Capítulo Dieciocho: El hijo pródigo

Hoy salí por la mañana a trabajar, el trabajo estuvo muy bueno, me movieron de un lado para el otro.

Primero una muchacha toda bonita que iba de afán, como todas las muchachas bonitas que piden un taxi a las seis de la mañana para que les sirva de baño y así terminar de maquillarse, peinarse y hasta organizarse el escote. La carrera fue una cosa que no pasó de los seis mil pesos, íbamos desde Manrique hasta el centro y según le entendí a la muchacha, tenía que entregar un informe en una reunión. Eso sí, no sé a quién se le ocurre poner una reunión a las seis de la mañana.

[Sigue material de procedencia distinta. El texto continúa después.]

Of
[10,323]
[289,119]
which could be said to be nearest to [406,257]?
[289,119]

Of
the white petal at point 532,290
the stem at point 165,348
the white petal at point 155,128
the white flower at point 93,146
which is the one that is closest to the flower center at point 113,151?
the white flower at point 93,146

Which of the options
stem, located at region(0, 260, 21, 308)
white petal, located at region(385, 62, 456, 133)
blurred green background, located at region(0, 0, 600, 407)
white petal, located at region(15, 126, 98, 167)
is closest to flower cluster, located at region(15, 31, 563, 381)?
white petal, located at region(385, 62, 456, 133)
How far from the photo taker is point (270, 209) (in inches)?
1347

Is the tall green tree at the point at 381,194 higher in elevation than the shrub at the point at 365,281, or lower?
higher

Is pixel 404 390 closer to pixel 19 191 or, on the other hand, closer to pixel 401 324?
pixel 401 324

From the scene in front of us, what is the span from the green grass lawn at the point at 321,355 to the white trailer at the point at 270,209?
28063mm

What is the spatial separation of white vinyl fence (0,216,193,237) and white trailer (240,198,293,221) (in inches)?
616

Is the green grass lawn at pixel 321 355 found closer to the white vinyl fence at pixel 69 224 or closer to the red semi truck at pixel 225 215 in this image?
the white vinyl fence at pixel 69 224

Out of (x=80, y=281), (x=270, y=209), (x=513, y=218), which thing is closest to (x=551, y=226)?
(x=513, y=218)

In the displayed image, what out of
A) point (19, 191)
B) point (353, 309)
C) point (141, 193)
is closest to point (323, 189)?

Después, ahí en el centro recogí a un muchacho que iba para Laureles todo encorbatado y perfumado. Como que llevaba tres meses buscando trabajo desde que se graduó y esta era la tercera entrevista que iba a hacer en la semana.

Me di cuenta ahí, que para todos la situación está muy dura. Los muchachos se matan estudiando en la universidad y difícilmente encuentran un trabajo, los que no estudian, como el Yeferson, peor aún. Y entonces, yo viendo a ese muchacho, veía a mi hijo tirado en la cama y pensando qué hacer. ¿Será que le doy trabajo yo? Será que pongo a Yeferson a manejar el carro, a ver si así se gana una platica para que no tenga que robárseme las cosas que no son mías ni siquiera. No sé. Todo eso lo pensé en ese taco de la treinta y tres por la mañana. Casi que no llegamos por allá por la Nutibara, ya que el muchacho era como periodista y tenía entrevista en uno de esos periódicos que queda por ahí.

Después de ahí de la Nutibara terminé subiendo a El Poblado y por allá me dejaron rodando un rato de la mañana. Hasta que al medio día me quise ir para la casa, porque como había trabajado por la noche como hasta las dos y había madrugado a las seis de la mañana, ya era hora de descansar un ratico y comer un poco.

La cosa fue que en el camino, cuando iba subiendo para la casa, vi una figura flacuchenta, con pantalones caídos y caminando como agüevado. Le pité y le dije que viniera.

Se acercó a la ventanilla del copiloto.

-Yéferson, mijo ¿Dónde estaba?- le pregunté.

-Después le cuento, pá- me respondió y se subió al carro.

Se hizo un silencio y arranqué. Empecé a subir la loma para llegar a la casa.

-Tengo hambre, pá- me dijo.

A mí se me achocolataron los ojos, quién sabe hace cuánto no comía mi muchacho. Llegamos a la casa y La Costrica estaba haciendo el almuerzo. Esa sí cogió a cantaleta al Yéferson y él, como buen hijo de Gladys, se metió en la pieza y luego a bañar.

Yo hablé con esa muchacha y le dije que se calmara, que no queríamos que se fuera sin apenas llegar. Que mejor le sirviera comida. Así hizo y apenas el muchacho salió del baño, encontró comida calientica en la mesa. Esperemos que nos cuente para dónde había pegado.